The importance of innovation
This is why innovation must be embraced as a true performance accelerator, not a disruption. It is the engine that expands access, elevates quality and reduces administrative burden. While safety is non-negotiable, governance must keep pace with the market. Being safe and being fast are not opposites; they must coexist to lead effectively.
There’s growing evidence that an agile, sustainable future is already taking shape.
For example, bringing acute care home isn't just a program; it’s a new operating system. These models scale effectively, delivering vital outcomes for patients, physicians and operators, as seen in How 4 Providers Successfully Launched Hospital-at-Home Programs | AHA. This transformation redefines staffing and hospital capacity.
To adopt AI responsibly, we need practical governance and clear frameworks that streamline processes, ensuring innovation is both safe and operationalized across systems, such as how 4 health systems adopt AI contract intelligence platform.
Closer to home, we are also seeing critical care models evolve. At Penn State Health, virtual ICU services supplement bedside teams and extend specialist support.
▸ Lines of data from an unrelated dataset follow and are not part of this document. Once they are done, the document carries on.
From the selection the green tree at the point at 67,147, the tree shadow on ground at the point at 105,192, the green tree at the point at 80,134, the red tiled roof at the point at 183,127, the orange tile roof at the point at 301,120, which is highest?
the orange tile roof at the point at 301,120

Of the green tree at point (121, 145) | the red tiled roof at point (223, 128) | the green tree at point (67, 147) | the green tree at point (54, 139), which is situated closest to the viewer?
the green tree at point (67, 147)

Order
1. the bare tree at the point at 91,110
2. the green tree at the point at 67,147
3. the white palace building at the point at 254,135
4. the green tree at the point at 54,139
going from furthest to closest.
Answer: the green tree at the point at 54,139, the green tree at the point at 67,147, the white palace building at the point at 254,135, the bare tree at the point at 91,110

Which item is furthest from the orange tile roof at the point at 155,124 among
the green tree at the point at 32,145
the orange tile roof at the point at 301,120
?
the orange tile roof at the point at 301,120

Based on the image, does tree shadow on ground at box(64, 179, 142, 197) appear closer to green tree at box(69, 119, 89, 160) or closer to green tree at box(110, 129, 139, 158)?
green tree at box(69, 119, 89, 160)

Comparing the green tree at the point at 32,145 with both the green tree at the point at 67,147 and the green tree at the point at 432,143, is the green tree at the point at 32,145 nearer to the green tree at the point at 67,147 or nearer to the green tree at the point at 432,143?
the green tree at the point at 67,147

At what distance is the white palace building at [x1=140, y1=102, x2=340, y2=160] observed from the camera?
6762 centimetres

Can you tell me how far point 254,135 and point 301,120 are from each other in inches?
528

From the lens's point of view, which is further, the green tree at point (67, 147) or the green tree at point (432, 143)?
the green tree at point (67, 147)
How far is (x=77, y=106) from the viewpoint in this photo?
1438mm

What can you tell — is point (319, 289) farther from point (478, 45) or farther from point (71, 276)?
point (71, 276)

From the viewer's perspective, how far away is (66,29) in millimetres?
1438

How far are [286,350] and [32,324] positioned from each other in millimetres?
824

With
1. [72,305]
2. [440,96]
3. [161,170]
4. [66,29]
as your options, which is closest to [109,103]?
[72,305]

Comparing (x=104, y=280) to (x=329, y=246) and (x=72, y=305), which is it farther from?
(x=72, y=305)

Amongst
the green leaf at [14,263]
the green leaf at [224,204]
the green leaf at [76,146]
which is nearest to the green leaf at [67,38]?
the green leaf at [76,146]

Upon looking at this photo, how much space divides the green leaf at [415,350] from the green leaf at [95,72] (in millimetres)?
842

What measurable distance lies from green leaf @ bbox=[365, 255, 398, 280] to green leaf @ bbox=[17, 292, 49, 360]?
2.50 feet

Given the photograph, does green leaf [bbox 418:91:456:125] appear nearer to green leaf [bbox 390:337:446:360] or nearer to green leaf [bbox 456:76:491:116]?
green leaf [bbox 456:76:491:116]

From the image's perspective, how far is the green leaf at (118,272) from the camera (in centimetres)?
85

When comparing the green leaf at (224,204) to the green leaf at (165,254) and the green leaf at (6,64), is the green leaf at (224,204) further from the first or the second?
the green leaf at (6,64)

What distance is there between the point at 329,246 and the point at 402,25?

Virtual models do not remove the human element; in fact, they create another layer of safety and responsiveness.
When organizations deploy ambient AI, the goal isn't to replace clinicians, but to restore presence and eliminate "pajama time." Such innovations prove that the industry can move swiftly; the real challenge isn't the technology, but our ability to scale with confidence.
So, what should we do? Start by asking where your organization loses time. Is it in approvals, handoffs, ambiguity or fear? Then, ask what must be redesigned to execute faster without compromising safety.
My approach includes three commitments – simplify decision rights by separating stakeholder and decision lanes; build governance that enables movement; and treat innovation as core to operations.
If something improves outcomes, it belongs in the operating model. By delivering consistently, we won’t just outpace the past, we’ll build a resilient, future-ready healthcare system that strengthens our ability to serve our teams, patients and communities.
Mona Miliner, MHA, NHA, FACHE, FACMPE, FHFMA, FACHCA, FACHDM is vice president of operations at Penn State Health Milton S. Hershey Medical Center.